Brentford (3rd) and Bournemouth (4th) are the two surprise packages of the Championship so far this season.  At the start of the season, Brentford fans would probably have settled for consolidation in the division with a lower mid-table position being seen as good enough.  Four Four Two forecast that they would be 22nd and one could get 12-1 on them being promoted at the beginning of the season and just 7/2 on relegation.

Grimsby plan for new stadium

Grimsby Town have announced plans to leave Blundell Park after 115 years.  The new ground at Peaks Parkway, just under three miles away, could be linked with supermarket and housing developments.  The club argues that they do not have a sustainable future at Blundell Park.

An online petition set up by supporters in favour of the move has received over 5,000 signatures, but not all fans are enthusiastic.   Some argue that a new stadium should not be built near a crematorium, hospice and hospital.

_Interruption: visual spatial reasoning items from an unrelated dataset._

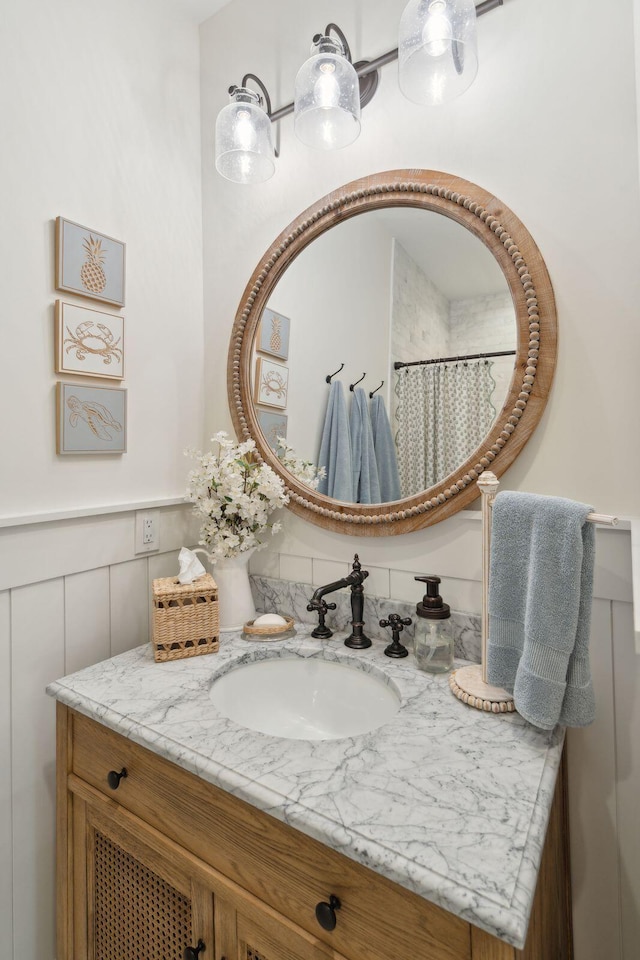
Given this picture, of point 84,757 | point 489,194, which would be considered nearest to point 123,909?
point 84,757

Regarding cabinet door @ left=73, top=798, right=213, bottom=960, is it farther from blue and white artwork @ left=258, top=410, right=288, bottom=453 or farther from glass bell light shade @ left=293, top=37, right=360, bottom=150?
glass bell light shade @ left=293, top=37, right=360, bottom=150

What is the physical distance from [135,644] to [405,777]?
3.01 ft

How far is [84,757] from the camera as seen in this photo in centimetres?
102

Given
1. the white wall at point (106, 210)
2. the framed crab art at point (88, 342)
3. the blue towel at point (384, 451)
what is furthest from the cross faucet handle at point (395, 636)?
the framed crab art at point (88, 342)

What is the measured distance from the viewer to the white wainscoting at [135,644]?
967 millimetres

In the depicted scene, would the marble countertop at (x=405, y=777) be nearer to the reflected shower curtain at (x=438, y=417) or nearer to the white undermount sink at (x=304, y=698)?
the white undermount sink at (x=304, y=698)

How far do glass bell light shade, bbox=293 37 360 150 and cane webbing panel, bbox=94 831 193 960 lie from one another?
1539 mm

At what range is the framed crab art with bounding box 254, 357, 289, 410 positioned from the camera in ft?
4.62

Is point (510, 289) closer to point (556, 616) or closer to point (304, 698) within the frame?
point (556, 616)

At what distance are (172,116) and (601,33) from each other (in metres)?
1.13

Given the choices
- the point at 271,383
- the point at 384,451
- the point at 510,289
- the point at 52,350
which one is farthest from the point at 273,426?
the point at 510,289

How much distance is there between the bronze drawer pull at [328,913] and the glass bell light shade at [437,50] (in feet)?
4.52

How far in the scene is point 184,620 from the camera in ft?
3.79

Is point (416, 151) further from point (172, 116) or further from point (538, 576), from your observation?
point (538, 576)
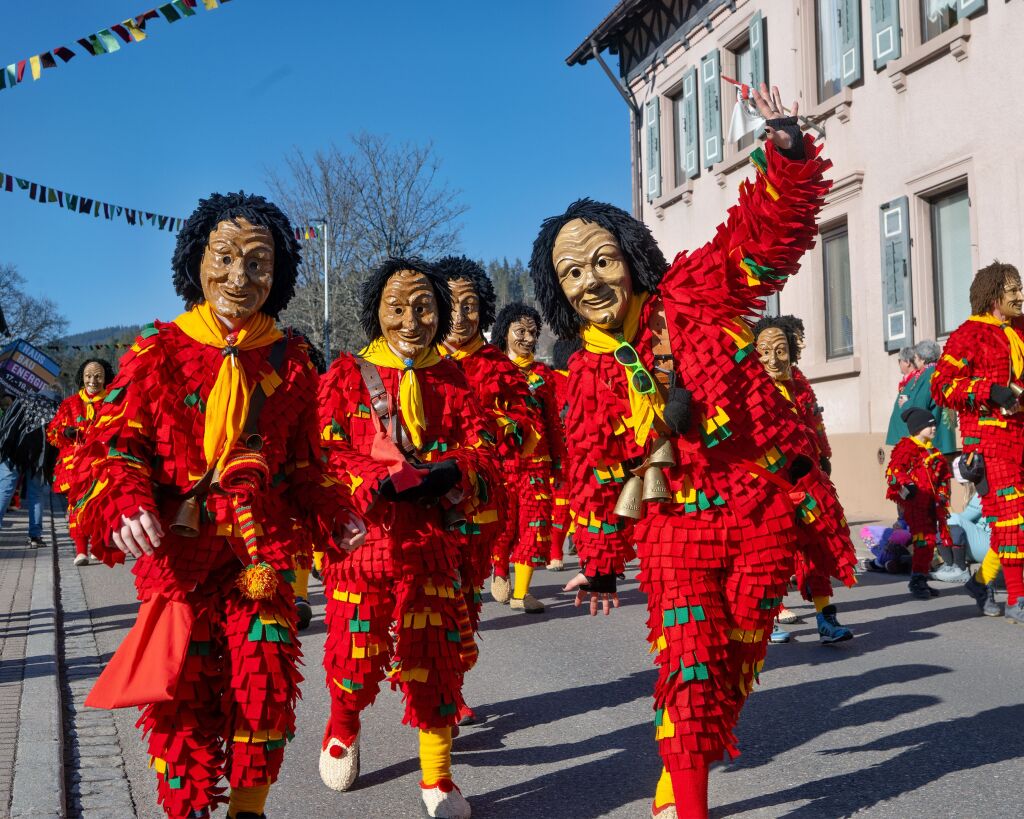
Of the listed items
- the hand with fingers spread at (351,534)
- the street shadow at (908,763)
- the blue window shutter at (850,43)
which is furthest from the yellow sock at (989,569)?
the blue window shutter at (850,43)

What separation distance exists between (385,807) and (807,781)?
5.22 ft

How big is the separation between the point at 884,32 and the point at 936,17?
1.07 metres

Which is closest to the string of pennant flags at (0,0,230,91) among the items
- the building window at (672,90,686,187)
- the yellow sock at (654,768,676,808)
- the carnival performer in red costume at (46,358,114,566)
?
the carnival performer in red costume at (46,358,114,566)

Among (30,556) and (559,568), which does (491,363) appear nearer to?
(559,568)

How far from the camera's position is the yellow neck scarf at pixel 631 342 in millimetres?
3631

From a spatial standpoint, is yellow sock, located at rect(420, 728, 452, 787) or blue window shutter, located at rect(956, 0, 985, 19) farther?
blue window shutter, located at rect(956, 0, 985, 19)

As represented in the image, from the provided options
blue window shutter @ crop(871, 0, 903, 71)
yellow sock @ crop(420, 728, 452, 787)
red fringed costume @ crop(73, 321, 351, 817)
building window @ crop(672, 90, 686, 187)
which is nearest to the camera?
red fringed costume @ crop(73, 321, 351, 817)

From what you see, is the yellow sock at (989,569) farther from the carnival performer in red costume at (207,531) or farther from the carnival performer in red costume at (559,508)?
the carnival performer in red costume at (207,531)

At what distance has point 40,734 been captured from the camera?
501cm

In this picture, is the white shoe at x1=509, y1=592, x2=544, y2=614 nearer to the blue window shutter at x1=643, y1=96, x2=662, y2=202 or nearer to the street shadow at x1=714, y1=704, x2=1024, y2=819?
the street shadow at x1=714, y1=704, x2=1024, y2=819

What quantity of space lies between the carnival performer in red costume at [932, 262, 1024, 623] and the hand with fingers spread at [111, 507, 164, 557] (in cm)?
541

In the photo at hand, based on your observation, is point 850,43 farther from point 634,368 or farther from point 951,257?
point 634,368

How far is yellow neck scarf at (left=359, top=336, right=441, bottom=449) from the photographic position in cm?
442

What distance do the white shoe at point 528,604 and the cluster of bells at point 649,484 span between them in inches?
197
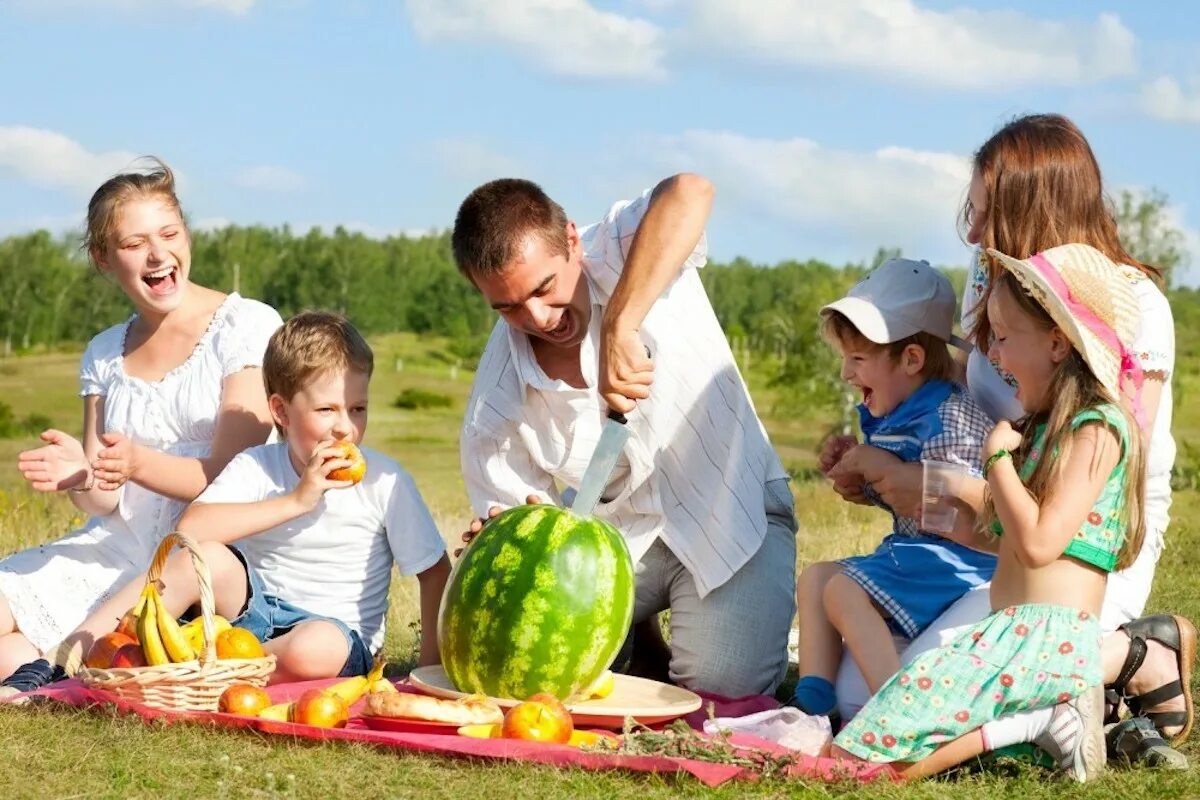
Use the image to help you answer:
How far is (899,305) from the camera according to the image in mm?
5363

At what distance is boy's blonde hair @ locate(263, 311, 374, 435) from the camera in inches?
224

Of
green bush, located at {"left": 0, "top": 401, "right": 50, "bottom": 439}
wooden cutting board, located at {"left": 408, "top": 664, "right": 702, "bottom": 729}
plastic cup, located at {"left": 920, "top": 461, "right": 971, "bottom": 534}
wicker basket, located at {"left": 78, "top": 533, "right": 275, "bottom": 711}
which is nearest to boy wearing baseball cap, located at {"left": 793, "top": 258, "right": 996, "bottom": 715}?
plastic cup, located at {"left": 920, "top": 461, "right": 971, "bottom": 534}

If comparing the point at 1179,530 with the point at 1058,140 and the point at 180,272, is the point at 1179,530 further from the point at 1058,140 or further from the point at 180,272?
the point at 180,272

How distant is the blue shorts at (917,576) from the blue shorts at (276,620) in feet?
6.42

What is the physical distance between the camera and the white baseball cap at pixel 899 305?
5312 millimetres

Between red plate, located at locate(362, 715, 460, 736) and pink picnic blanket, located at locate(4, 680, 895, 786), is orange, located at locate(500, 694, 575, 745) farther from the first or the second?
red plate, located at locate(362, 715, 460, 736)

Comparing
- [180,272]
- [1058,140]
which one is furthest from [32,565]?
[1058,140]

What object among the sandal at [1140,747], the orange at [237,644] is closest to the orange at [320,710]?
the orange at [237,644]

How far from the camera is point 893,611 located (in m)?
5.12

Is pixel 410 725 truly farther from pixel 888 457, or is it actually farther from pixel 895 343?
pixel 895 343

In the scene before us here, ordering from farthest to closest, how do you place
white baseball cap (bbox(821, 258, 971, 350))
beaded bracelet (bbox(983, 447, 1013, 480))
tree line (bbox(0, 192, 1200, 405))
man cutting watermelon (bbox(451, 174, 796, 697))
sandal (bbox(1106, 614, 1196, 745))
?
tree line (bbox(0, 192, 1200, 405)) < man cutting watermelon (bbox(451, 174, 796, 697)) < white baseball cap (bbox(821, 258, 971, 350)) < sandal (bbox(1106, 614, 1196, 745)) < beaded bracelet (bbox(983, 447, 1013, 480))

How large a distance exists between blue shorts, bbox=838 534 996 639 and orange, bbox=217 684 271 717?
6.98 ft

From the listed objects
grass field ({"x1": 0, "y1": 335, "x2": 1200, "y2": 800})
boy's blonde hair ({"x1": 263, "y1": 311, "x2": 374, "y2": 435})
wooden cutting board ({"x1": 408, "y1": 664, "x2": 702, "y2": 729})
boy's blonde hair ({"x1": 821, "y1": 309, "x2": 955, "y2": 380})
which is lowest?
grass field ({"x1": 0, "y1": 335, "x2": 1200, "y2": 800})

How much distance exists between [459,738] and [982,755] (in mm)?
1616
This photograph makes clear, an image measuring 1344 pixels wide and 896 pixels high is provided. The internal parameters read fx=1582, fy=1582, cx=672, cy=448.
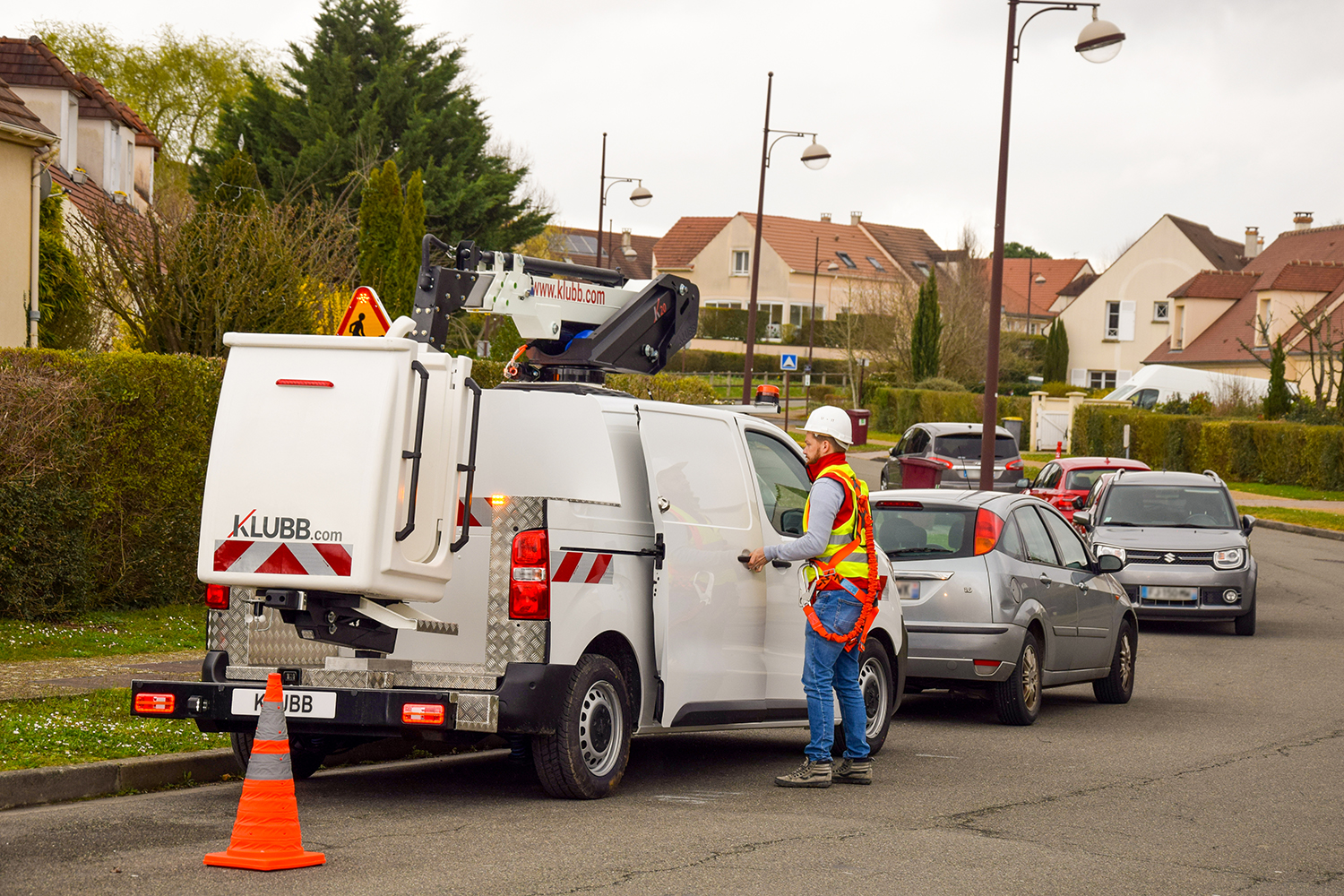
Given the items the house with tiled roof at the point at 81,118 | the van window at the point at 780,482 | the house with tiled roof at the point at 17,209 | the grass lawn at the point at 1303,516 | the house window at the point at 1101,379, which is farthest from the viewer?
the house window at the point at 1101,379

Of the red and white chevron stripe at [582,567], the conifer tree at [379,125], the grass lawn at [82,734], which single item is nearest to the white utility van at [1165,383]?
the conifer tree at [379,125]

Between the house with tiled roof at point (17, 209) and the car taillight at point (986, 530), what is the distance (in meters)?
15.2

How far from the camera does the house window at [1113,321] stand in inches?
3027

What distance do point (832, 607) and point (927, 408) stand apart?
48719 millimetres

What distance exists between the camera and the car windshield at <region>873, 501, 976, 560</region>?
1132 cm

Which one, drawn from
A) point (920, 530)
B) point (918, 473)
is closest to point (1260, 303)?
point (918, 473)

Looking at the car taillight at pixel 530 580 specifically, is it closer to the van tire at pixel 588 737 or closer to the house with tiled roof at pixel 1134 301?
the van tire at pixel 588 737

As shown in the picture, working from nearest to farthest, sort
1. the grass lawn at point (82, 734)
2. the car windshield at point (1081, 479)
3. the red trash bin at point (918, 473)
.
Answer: the grass lawn at point (82, 734) < the car windshield at point (1081, 479) < the red trash bin at point (918, 473)

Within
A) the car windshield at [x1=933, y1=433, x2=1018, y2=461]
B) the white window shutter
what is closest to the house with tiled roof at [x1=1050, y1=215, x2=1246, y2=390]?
the white window shutter

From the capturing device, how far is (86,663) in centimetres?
1131

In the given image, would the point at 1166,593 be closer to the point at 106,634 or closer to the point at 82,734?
the point at 106,634

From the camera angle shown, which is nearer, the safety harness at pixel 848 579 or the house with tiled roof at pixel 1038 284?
the safety harness at pixel 848 579

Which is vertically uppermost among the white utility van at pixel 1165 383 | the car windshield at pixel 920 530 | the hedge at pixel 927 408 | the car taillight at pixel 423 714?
the white utility van at pixel 1165 383

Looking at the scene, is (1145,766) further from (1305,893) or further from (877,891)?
(877,891)
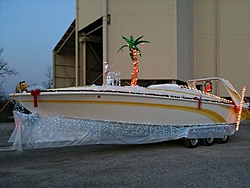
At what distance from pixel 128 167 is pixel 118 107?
5.45ft

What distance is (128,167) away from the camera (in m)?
6.01

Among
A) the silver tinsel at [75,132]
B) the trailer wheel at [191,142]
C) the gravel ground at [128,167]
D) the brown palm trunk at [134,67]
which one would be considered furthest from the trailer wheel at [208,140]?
the brown palm trunk at [134,67]

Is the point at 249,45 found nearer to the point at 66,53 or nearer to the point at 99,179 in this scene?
the point at 66,53

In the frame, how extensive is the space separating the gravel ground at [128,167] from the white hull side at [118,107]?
3.03ft

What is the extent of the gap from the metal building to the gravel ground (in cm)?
869

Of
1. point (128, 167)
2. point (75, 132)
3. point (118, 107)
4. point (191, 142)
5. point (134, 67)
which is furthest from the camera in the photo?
point (134, 67)

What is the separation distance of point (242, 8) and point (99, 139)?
17486 mm

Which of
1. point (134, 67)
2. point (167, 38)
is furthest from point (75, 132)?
point (167, 38)

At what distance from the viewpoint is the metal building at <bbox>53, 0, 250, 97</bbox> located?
16.5 metres

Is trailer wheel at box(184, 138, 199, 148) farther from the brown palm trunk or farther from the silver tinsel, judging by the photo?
the brown palm trunk

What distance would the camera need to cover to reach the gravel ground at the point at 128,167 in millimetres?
4949

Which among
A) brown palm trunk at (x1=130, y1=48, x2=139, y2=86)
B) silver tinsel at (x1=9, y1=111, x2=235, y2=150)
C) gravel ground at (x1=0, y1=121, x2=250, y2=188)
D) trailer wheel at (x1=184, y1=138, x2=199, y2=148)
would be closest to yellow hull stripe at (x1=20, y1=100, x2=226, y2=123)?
silver tinsel at (x1=9, y1=111, x2=235, y2=150)

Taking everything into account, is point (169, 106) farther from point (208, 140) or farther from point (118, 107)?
point (208, 140)

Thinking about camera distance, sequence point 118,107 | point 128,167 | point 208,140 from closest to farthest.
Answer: point 128,167
point 118,107
point 208,140
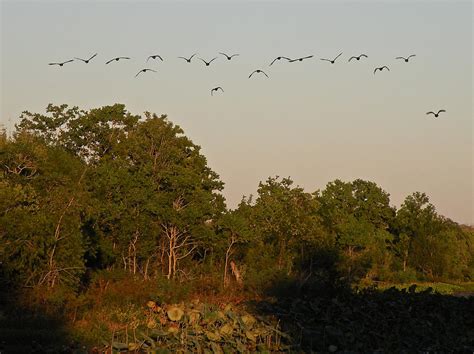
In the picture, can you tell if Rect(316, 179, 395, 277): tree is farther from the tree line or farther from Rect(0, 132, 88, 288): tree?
Rect(0, 132, 88, 288): tree

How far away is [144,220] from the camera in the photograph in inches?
1738

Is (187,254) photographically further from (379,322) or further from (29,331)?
(379,322)

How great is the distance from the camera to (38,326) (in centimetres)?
2305

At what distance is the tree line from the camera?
1227 inches

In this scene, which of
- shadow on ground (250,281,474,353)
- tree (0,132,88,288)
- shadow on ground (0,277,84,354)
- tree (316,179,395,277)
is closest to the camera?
shadow on ground (0,277,84,354)

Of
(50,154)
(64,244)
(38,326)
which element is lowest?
(38,326)

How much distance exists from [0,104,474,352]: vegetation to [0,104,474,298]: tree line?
94 mm

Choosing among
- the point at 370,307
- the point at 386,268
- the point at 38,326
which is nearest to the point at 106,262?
the point at 38,326

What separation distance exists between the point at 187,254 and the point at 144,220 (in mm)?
3721

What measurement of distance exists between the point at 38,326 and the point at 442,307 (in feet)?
40.2

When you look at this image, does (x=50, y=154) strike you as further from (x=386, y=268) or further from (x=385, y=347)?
(x=386, y=268)

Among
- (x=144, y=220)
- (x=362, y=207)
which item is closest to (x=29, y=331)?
(x=144, y=220)

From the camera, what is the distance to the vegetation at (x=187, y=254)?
62.1 ft

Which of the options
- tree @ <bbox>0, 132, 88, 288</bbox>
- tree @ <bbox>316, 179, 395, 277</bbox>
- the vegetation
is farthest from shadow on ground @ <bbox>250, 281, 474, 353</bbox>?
tree @ <bbox>316, 179, 395, 277</bbox>
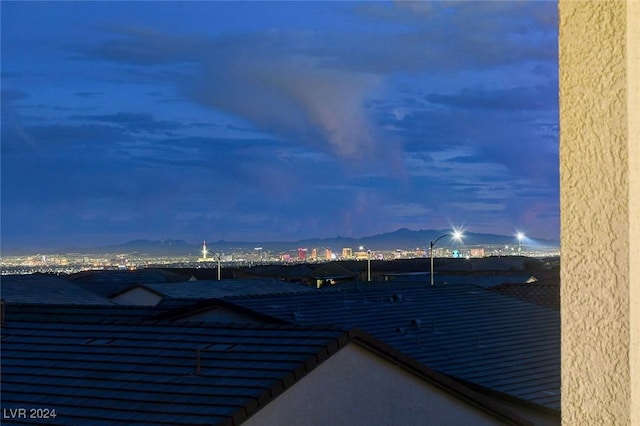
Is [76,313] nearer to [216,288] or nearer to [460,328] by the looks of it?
[460,328]

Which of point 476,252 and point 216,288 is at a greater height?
point 476,252

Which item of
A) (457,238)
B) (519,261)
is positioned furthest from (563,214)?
(519,261)

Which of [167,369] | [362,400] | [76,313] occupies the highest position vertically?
[76,313]

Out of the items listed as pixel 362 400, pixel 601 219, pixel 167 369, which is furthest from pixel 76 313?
pixel 601 219

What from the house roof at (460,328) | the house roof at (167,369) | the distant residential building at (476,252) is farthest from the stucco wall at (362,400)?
Answer: the distant residential building at (476,252)

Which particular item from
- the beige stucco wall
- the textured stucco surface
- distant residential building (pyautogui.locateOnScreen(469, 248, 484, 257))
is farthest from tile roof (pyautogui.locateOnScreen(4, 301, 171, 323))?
distant residential building (pyautogui.locateOnScreen(469, 248, 484, 257))

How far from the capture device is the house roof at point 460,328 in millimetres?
17703

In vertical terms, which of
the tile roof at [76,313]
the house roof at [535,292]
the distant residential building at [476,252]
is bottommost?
the tile roof at [76,313]

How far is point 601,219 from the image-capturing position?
2.01 metres

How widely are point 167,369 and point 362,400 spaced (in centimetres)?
276

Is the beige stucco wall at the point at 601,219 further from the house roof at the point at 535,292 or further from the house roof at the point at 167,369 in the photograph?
the house roof at the point at 535,292

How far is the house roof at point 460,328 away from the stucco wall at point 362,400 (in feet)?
10.4

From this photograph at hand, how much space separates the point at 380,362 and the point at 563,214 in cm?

Hearts could leave Tynecastle

Hearts might eventually have to leave Tynecastle according to new owner Ann Budge.   The stadium has been neglected for some time and is in a state of disrepair.  In particular, the neglected 100 year old main stand is a problem.

The stadium is being patched up, with particular attention to the requirements of safety, but there are limits to what can be done given the prudent financial approach of the new regime.

Fire at building blocking new Spurs stadium

The building blocking the redevelopment of Tottenham Hotspur's White Hart Lane stadium has been devastated by fire.   The club has been trying to buy Archway Sheet Metals for ten years, but has been unable to agree terms.   The delay has held up the club's plans for a new stadium with greater capacity.

Top clubs boost Cup attendances

The average attendance at FA Cup matches from the first round to the quarter finals was 11,818 over the last decade compared to 11,398 between 1994 and 2004.   Does that mean that the 'magic of the Cup' has not gone away?   In fact, it seems largely down to top clubs building bigger stadiums.

Bayern pay off stadium debt

Further evidence of how well run Bayern Munich is as a club comes with the news that they have paid off the debt on their Allianz Arena stadium.   The debt of £346m was taken out in 2005 and was supposed to be paid off over 25 years rather than just nine.

All this has been achieved alongside success on the pitch.   However, as always, a note of caution is needed about the 'German model'.   It doesn't always translate easily elsewhere.